Elephants Use Trunks As Leaf Blowers To Reach Food, Proving Situational Awareness, Researchers Say
Some Asian elephants (Elephas maximus) may blast air through their trunks like leaf blowers in order to acquire food they can't otherwise reach, suggesting that they have an advanced awareness of their surroundings, a new study revealed. While previous studies suggest some animals may use their breath in this novel way, no definitive evidence of the behavior has been officially documented until now.
"By blowing air through their trunks to obtain inaccessible food, the elephants appear to exhibit an advanced understanding of their physical environment. Their skills to manipulate air might be related to those elephants commonly use, such as blowing for self-comfort and acoustic communication," Kaori Mizuno, lead author of the study, explained in a news release .
In order to test an elephant's ability to manipulate their breath specifically to obtain a goal – like reaching inaccessible food – researchers from the SOKENDAI (The Graduate University for advanced studies) and Kyoto University studied two captive elephant populations in Japan's Kamine Zoo.
For their study, researchers situated apples, bamboo, hay, fallen leaves and potatoes throughout various locations within an elephant enclosure and videotaped the animals as they attempted to reach the food. Researchers predicted that the further away a piece of food was, the more likely the animals were to blast air through their trunks to obtain it or blow it closer to them.

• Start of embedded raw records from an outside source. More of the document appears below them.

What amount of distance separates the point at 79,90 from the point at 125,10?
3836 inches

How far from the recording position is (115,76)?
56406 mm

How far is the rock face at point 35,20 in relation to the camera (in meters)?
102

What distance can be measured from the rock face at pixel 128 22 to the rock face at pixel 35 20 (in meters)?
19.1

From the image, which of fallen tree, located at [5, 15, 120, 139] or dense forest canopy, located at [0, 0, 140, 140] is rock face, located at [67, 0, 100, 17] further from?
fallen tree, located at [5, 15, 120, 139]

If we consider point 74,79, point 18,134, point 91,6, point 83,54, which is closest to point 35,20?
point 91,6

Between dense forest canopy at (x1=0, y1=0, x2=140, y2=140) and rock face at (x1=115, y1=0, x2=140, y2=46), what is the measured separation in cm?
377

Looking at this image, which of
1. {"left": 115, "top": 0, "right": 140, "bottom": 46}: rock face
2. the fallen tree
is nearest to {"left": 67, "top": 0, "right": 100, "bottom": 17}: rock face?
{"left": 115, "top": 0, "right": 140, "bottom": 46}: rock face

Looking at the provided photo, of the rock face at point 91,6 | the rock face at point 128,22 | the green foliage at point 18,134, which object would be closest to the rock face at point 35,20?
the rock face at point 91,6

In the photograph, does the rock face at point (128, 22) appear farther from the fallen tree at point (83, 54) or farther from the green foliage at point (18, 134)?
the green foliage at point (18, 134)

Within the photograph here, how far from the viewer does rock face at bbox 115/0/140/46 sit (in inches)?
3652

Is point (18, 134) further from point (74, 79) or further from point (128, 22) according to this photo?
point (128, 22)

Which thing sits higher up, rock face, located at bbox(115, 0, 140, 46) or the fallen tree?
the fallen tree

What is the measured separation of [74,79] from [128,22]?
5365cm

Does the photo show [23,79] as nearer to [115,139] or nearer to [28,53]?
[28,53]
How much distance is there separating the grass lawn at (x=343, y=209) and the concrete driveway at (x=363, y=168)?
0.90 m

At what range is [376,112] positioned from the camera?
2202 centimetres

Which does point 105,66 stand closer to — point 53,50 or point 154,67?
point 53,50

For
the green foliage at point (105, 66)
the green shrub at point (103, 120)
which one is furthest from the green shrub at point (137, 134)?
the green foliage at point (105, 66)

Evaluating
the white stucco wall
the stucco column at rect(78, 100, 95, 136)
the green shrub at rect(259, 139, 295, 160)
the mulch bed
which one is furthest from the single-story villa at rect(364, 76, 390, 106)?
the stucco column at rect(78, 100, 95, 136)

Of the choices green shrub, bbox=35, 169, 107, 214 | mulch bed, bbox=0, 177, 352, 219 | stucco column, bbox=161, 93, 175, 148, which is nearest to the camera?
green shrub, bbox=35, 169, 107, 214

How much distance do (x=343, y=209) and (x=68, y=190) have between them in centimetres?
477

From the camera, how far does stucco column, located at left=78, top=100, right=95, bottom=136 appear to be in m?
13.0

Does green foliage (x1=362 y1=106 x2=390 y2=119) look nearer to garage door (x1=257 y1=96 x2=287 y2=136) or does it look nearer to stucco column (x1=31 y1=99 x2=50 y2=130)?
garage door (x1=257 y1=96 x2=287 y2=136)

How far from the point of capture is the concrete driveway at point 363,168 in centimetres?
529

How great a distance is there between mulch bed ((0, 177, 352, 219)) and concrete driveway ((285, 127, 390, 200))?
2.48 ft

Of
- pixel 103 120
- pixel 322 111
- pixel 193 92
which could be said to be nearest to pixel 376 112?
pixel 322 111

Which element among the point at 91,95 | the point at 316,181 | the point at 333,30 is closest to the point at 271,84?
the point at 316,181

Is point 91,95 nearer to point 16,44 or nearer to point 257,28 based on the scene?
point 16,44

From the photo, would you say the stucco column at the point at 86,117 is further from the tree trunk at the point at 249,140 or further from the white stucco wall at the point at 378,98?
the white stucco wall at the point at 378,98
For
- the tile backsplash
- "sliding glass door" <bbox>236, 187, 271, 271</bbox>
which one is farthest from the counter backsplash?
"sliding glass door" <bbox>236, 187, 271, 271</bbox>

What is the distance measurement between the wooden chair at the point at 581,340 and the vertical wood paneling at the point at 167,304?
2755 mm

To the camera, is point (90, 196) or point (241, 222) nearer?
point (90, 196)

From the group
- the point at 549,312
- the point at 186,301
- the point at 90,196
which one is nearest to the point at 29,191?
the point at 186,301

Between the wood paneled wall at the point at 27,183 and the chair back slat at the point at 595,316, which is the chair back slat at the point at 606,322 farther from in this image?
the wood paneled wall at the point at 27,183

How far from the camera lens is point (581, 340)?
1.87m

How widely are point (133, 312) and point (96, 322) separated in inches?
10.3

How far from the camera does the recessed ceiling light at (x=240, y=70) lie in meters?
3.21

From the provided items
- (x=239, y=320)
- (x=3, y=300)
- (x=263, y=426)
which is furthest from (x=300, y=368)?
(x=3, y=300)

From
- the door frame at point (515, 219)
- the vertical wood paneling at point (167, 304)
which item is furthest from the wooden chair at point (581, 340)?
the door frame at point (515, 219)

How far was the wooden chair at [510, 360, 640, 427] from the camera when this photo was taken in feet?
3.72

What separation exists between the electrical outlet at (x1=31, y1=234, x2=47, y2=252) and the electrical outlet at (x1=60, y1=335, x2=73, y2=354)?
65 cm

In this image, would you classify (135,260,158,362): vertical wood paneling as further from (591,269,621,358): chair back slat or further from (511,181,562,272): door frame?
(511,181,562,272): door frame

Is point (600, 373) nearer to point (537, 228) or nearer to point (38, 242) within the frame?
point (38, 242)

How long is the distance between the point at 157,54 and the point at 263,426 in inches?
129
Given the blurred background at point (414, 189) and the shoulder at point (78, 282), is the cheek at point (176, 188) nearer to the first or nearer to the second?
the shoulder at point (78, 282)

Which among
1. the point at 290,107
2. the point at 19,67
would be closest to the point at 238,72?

In total, researchers observed the elephant feeding behavior in 128 trials over the course of 32 days and were able to measure the frequency and duration of blowing, the position and shape of an elephant held its trunk while doing so and the success rate of each elephant.
On average, it took three blasts of air for the elephants to reach inaccessible food; not surprisingly, the animals were less likely to try when in areas where food was more easily attainable.
Mineko, a dominent female, seemed particularly suited to working for her food. Researchers explained that she knew enough to adjust the position of her trunk in order to properly target what she wanted and to blow it in the right direction.
The study, recently published in the journal Animal Cognition, is shedding light on the psychological process of animal problem-solving behavior.